With an eye towards highlighting the range and scale of the modern bike share boom, we picked 16 of the world's standout programs and decided to see how they stack up against each other.

The most important factor in our rankings wasn't the size of a program per se, but its size measured against the city's population. For example, Mexico City's 4,000 bikes may give it the third largest system in North America, but that's in a city of 8.9 million—over 2,000 people per bike!
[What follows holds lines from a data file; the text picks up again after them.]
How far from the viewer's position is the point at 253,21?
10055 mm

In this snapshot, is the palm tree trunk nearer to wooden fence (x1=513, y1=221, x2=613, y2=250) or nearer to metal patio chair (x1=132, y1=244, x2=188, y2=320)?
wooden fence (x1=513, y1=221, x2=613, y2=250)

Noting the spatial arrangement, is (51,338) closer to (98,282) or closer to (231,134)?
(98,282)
This ratio becomes a stand-in for variables that are harder to quantify: How "open" is the system to all who might want to use it, and how integral is it to the life of the city (or country, as the case may be)?

We also considered four other categories: affordability, popularity, functionality/convenience, and the city's bike friendliness. We handily rolled those into a score—giving special weight to people per bike—and ended up with some unexpected results. Take a look!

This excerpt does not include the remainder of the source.